To call a poet a “parasite” in the judgement of a court of law is power taken to such an arrogant extreme, and an extreme of such entrenched, unshakeable confidence, that there’s no longer any need for hiding. The point is not only to silence but to humiliate, and the other point, just as critical, is to crow and spread. Judge Mme Saveleva, it appears from B.’s accusation, did just that, and so a gentle poet bore the brunt of power, was lined up in its bureaucratic crosshairs and took the bullet. For poems.

I’ll quibble with B. on one thing here: He asks that her name be remembered, in infamy and disgrace of course, but remembered and reviled. No. Forget her name. Don’t forget what she did, and don’t forget her victims. But forget her. I’ve forgotten her already. If one of our recent men of power, as just one small representative and un-named example, ever goes to prison, I will write him a long polite letter, outlining how I feel about his war, his corporation, and the people who needlessly died because of his leadership. And I will most definitely include a poem in that letter. I do hope that he lives a long, long time, so that there is ample opportunity for the interior state of his soul and his heart to become apparent across the mismatched halves of his dishonest face. When his heart finally stops, then it will be time to forget that he existed and we can relegate his banality to the comforting emptiness of a particular forgetting.

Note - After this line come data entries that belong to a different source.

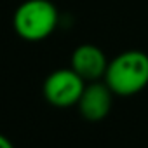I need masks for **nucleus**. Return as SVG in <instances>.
<instances>
[{
    "label": "nucleus",
    "instance_id": "1",
    "mask_svg": "<svg viewBox=\"0 0 148 148\" xmlns=\"http://www.w3.org/2000/svg\"><path fill=\"white\" fill-rule=\"evenodd\" d=\"M105 84L117 96H132L148 86V54L143 51H124L106 68Z\"/></svg>",
    "mask_w": 148,
    "mask_h": 148
},
{
    "label": "nucleus",
    "instance_id": "2",
    "mask_svg": "<svg viewBox=\"0 0 148 148\" xmlns=\"http://www.w3.org/2000/svg\"><path fill=\"white\" fill-rule=\"evenodd\" d=\"M58 21L59 14L51 0H25L14 12L12 26L23 40L40 42L52 35Z\"/></svg>",
    "mask_w": 148,
    "mask_h": 148
},
{
    "label": "nucleus",
    "instance_id": "3",
    "mask_svg": "<svg viewBox=\"0 0 148 148\" xmlns=\"http://www.w3.org/2000/svg\"><path fill=\"white\" fill-rule=\"evenodd\" d=\"M86 84L87 82L71 68H59L47 75L42 92L45 101L52 106L68 108L79 103Z\"/></svg>",
    "mask_w": 148,
    "mask_h": 148
},
{
    "label": "nucleus",
    "instance_id": "4",
    "mask_svg": "<svg viewBox=\"0 0 148 148\" xmlns=\"http://www.w3.org/2000/svg\"><path fill=\"white\" fill-rule=\"evenodd\" d=\"M106 54L92 44H82L71 52L70 58V68L77 71L86 82H96L101 80L108 68Z\"/></svg>",
    "mask_w": 148,
    "mask_h": 148
},
{
    "label": "nucleus",
    "instance_id": "5",
    "mask_svg": "<svg viewBox=\"0 0 148 148\" xmlns=\"http://www.w3.org/2000/svg\"><path fill=\"white\" fill-rule=\"evenodd\" d=\"M112 101H113V92L105 82H89L84 87V92L77 103L80 115L86 120L98 122L103 120L110 110H112Z\"/></svg>",
    "mask_w": 148,
    "mask_h": 148
},
{
    "label": "nucleus",
    "instance_id": "6",
    "mask_svg": "<svg viewBox=\"0 0 148 148\" xmlns=\"http://www.w3.org/2000/svg\"><path fill=\"white\" fill-rule=\"evenodd\" d=\"M0 148H14V145L11 143V139L4 134H0Z\"/></svg>",
    "mask_w": 148,
    "mask_h": 148
}]
</instances>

Communism in the guise that Berryman knew it, in the Soviet Union, has collapsed. It perpetuates for now in other areas, but the USSR is gone. It does have thriving kin and spawn, however. If poetry can teach as well as terrify and comfort, then so much the better. But that’s why some tyrannies imprison poets. Terry Tempest Williams writes about a protest she participated in. She had a pencil and notepad in her pocket. “What are these?” the arresting officer asked. “Weapons,” she replied.